Originally Posted by *Contrariety* 
I don't think I have this problem...

though if properly dried out after the bath, toys wouldn't get said mold, would they?

We only get this problem in our squirty toys. No matter how hard we try, we can never seem to get all the water out, and so they eventually get the mold. We also toss the toys when they get this way. When we buy new toys we try to get ones that don't have any holes so they don't collect water inside.


----------



## sbgrace (Sep 22, 2004)

We quickly got rid of all bath toys except open boats, cups, and the like that would be able to be dried. The squeezy toys are impossible to keep clean I think.

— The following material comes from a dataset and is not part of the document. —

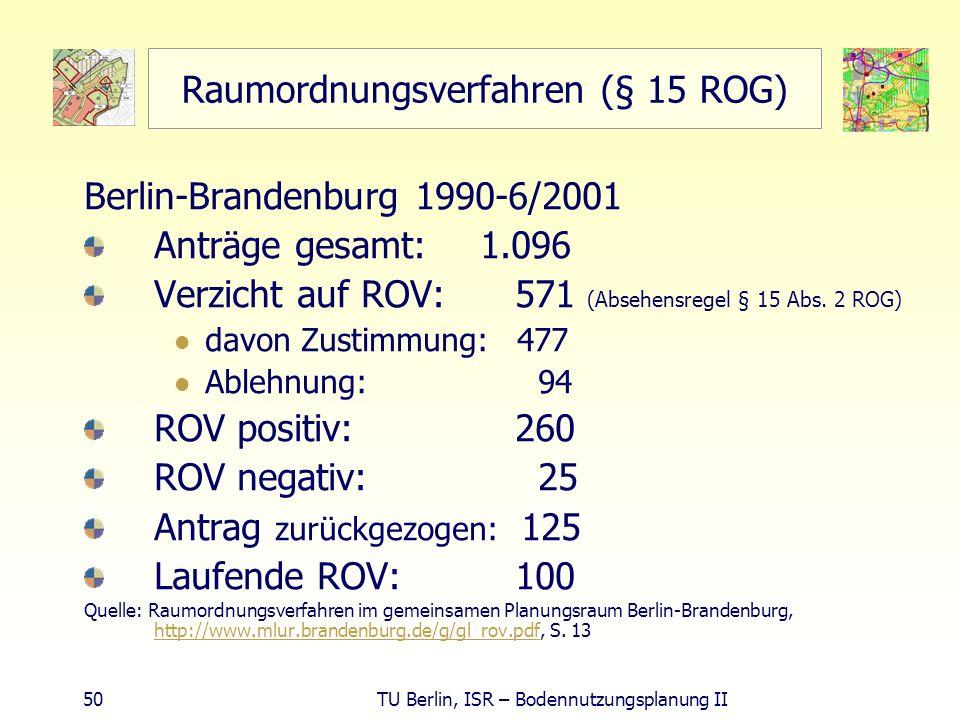 50 TU Berlin, ISR – Bodennutzungsplanung II Raumordnungsverfahren (§ 15 ROG) Berlin-Brandenburg 1990-6/2001 Anträge gesamt: 1.096 Verzicht auf ROV: 57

But I don't think (short a serious mold allergy) the gross mold is likely to make anyone sick. I wouldn't be worried and in a friends house I wouldn't say anything probably. It's not a serious health risk and would be embarrasing for the friend. If it really eaks me out I probably wouldn't bathe my kid there again but I'm eeked out by bathing my kid in anyone's tub to some extent. We do showers when away and we have to use someone else's bathroom. That's my own neurotic self I guess.

In short, I think your child was more likely to catch something from bathing with the dd (and still unlikely but gastro stuff like rotavirus type bugs or parasites can be spread in water if the child has had diarrhea within I think 48 or 72 hours) than the disgusting bath toys.


----------



## earthmama369 (Jul 29, 2005)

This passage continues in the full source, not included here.